First, conservation efforts are best carried out and properly remain the purview of state, county, and local entities. This is where Republicans and conservatives can, and do, make a difference without any directive from Washington, D.C. Suburban communities, mostly run by Republicans for the past three decades, have done a much better job than urban Democrats at preserving open space while balancing growth and nature.
For example, the Chicago Park District operates 8,800 acres of green space. DuPage County, just west of the city and home to one-third of the population of Chicago, operates more than 25,000 acres of parkland. I’m not sure how private initiatives to “create and expand youth organizations that get kids out into nature and teach them to understand and appreciate the natural world as well as independence and self-reliance,” as Buskirk suggested, could be backed by conservatives without some federal imprimatur. (But I’m open to more specifics because I support that conceptually.)
A Better Story to Tell
Second, the environment scores extremely low on the list of concerns of Republican voters. In a Reuters poll released this week, only two percent of registered Republicans named the environment as a major problem facing the country. Further, just 8 percent of registered voters said the environment is a major problem; immigration and health care ranked twice as high.

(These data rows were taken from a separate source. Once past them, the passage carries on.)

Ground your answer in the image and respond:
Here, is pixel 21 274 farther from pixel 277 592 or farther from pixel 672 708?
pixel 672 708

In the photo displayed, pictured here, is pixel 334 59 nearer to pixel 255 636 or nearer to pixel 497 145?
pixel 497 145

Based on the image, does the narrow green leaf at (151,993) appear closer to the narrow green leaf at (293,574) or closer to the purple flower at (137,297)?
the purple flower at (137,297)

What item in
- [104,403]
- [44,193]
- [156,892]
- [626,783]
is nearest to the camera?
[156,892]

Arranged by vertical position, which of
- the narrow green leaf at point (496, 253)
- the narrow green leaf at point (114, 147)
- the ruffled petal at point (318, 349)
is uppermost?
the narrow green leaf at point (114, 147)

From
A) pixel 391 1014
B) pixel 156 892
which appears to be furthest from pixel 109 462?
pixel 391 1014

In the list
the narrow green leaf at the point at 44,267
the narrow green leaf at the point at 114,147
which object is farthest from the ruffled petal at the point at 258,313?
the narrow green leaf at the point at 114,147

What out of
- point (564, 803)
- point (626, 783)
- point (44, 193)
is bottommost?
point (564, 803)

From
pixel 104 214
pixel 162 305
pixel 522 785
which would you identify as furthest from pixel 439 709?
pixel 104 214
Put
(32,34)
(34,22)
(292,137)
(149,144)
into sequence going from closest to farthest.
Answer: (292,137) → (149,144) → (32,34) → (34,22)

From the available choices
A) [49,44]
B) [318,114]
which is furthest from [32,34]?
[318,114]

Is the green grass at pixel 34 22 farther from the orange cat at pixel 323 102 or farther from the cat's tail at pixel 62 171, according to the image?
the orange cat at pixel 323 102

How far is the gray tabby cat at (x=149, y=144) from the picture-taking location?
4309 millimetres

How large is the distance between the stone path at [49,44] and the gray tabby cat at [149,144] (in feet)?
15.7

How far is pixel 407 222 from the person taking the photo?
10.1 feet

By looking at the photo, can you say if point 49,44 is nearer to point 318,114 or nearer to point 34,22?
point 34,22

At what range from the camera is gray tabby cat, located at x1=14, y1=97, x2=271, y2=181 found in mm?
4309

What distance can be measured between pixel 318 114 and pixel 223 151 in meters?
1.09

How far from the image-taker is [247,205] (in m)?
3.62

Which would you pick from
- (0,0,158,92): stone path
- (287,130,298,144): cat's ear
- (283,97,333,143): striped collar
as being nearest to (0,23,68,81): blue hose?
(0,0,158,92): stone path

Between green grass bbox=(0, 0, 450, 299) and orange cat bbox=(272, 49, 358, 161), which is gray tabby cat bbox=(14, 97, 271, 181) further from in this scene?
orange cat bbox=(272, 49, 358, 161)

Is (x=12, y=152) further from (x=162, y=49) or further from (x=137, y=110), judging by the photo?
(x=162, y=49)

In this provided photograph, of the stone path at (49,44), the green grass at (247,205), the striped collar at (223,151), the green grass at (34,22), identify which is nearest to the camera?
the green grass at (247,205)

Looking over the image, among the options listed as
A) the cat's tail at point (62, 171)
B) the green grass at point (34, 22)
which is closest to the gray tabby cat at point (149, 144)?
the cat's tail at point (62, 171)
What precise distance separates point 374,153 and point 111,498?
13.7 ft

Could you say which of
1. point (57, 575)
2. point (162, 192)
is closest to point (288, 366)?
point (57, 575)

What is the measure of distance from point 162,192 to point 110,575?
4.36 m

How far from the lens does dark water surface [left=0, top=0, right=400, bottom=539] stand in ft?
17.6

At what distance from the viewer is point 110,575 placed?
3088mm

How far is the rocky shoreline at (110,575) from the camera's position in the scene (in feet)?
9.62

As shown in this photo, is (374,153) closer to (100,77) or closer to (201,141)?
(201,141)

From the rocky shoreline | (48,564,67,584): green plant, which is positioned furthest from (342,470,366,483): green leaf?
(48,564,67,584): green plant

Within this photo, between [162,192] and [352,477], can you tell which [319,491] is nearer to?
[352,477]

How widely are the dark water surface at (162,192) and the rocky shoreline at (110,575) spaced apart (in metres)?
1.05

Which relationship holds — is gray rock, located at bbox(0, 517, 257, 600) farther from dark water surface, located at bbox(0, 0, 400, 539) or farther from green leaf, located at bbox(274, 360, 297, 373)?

So it’s unclear that encouraging Republican candidates to make the environment a priority would indeed, as Buskirk wrote, be a “political winner.” I have serious doubts.
Yes, young people consider protecting the environment an urgent matter. But as Steven Pinker carefully detailed in his book, Enlightenment Now, by every measure, including the environment, conditions are far better now than in the past. Conservatives should tell a more uplifting tale about how American innovation has made the planet better, not worse.
This would include burying the utter nonsense that somehow a future energy grid completely powered by renewables such as wind and solar is realistic. Conservatives have a duty forcefully to dispute that proposal on scientific, economic and environmental grounds: Even leading climate scientists have rejected claims about the feasibility of a 100 percent renewable future.
It all comes down to one key question: Which approach will be more politically advantageous for Republicans next year—continuing to hammer the blatant lies told by climate propagandists in an attempt to reverse some of the climate brainwashing or proposing an environmental agenda of our own?
Buskirk argues that conservatives can do both; he is more optimistic than I am on that score. Given the limited bandwidth and political courage of most Republican lawmakers (think Mitt Romney), I doubt they are capable of razing the climate change movement and advocating clean oceans at the same time. In fact, I think nearly all would hide behind the latter to avoid the former.
I concede, however, that this is a debate worth having. Buskirk appeared on Tucker Carlson’s Fox News program Tuesday night and Carlson enthusiastically agreed with Buskirk, as I assume plenty of people on the Right do as well.
But Americans finally are getting a close look at what a future controlled by climate freaks would really look like—and they are justifiably alarmed. In my view, conservatives should focus only on drawing attention to the Left’s plans while telling the truth about the safety, health, and clean future of the planet. We might not get this chance again.